Metaphor: ReFantazio’s done rather well for itself, hasn’t it? It’s one of the fastest-selling games in Atlus’ (who also made the vaunted Persona games) history. I’m about 37 hours in myself at the moment, and as I correctly predicted it’s gotten me, someone who hasn’t even touched a Persona game, all-in on an Atlus RPG.
I’m having a ball, as are a few members on our team and our reviewer, Lewis Parker, who scored Metaphor: ReFantazio a staggering 95—that’s just two points lower than Baldur’s Gate 3, that other RPG we won’t shut up about.
Speaking on his successes to IGN, director Katsura Hashino says the secret sauce—the chemical X to pulling off successful RPGs consistently—is the human touch: “I want something—even if it’s not complete, even if it’s really rough, even if it’s something really unfinished—to give me a glimpse of the humanity behind it.”
While talking about Persona, and the inspiration behind making those games’ casts have realistic and relatable thoughts, feelings, and fears, Hashino says that Metaphor’s characters are much the same: “They’re facing anxiety and all these other big things that affect everybody, no matter who they are, where they are, or how old they are.”
He then adds: “I feel like if you have these super highly polished games that look like they were designed by a bunch of people in a CEO boardroom, that doesn’t really excite me—it doesn’t really interest me.”
I think this is really interesting, considering the spot that the Final Fantasy series, ostensibly the other big competitor in Atlus’ space, is in at the moment—Square Enix keeps putting its whole budget behind into highly-polished JRPGs that fall short of lofty sales expectations, games that have all the graphics, that have all the realisms, that let you see the pores on Cloud Strife’s admittedly very pretty face, yet fail to pull in proportionate numbers as far as papa Square is concerned.
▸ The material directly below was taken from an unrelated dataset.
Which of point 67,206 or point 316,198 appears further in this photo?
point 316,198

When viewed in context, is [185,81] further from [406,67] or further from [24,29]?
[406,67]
Yet Metaphor: ReFantazio, a game that isn’t stupendously concerned with graphical fidelity, has met with tremendous critical acclaim and some great financial success. I mean, don’t get me wrong. It looks good, and that’s down to art direction that just doesn’t miss. Industry-redefining menus, gorgeous hand-drawn artwork, an incredible soundtrack, imaginative monster designs and a painterly, vivid visual style means that nothing’s offensive on the eye.
But I’ve also admired how functional a lot of it is. Go onto the deck of the gauntlet runner and you’ll see some very bare-bones flat textures and trees cobbled with a few scant assets. Play on anything other than the highest settings, and you’ll see blurry paintings abound. Most cutscenes are delivered via static in-game poses and portrait lip flaps. Calling these ‘cut corners’ is inaccurate, they’re just not where Atlus pumps money, and it works perfectly fine.
For Hashino, games that let the developers go hog wild in the ways that matter are what keeps him going: “It really fills me with the motivation to keep developing,” he says, “That these artists, these creatives, had something they really wanted to say is where I get all of my inspiration from, and the drive to continue to be creative myself.”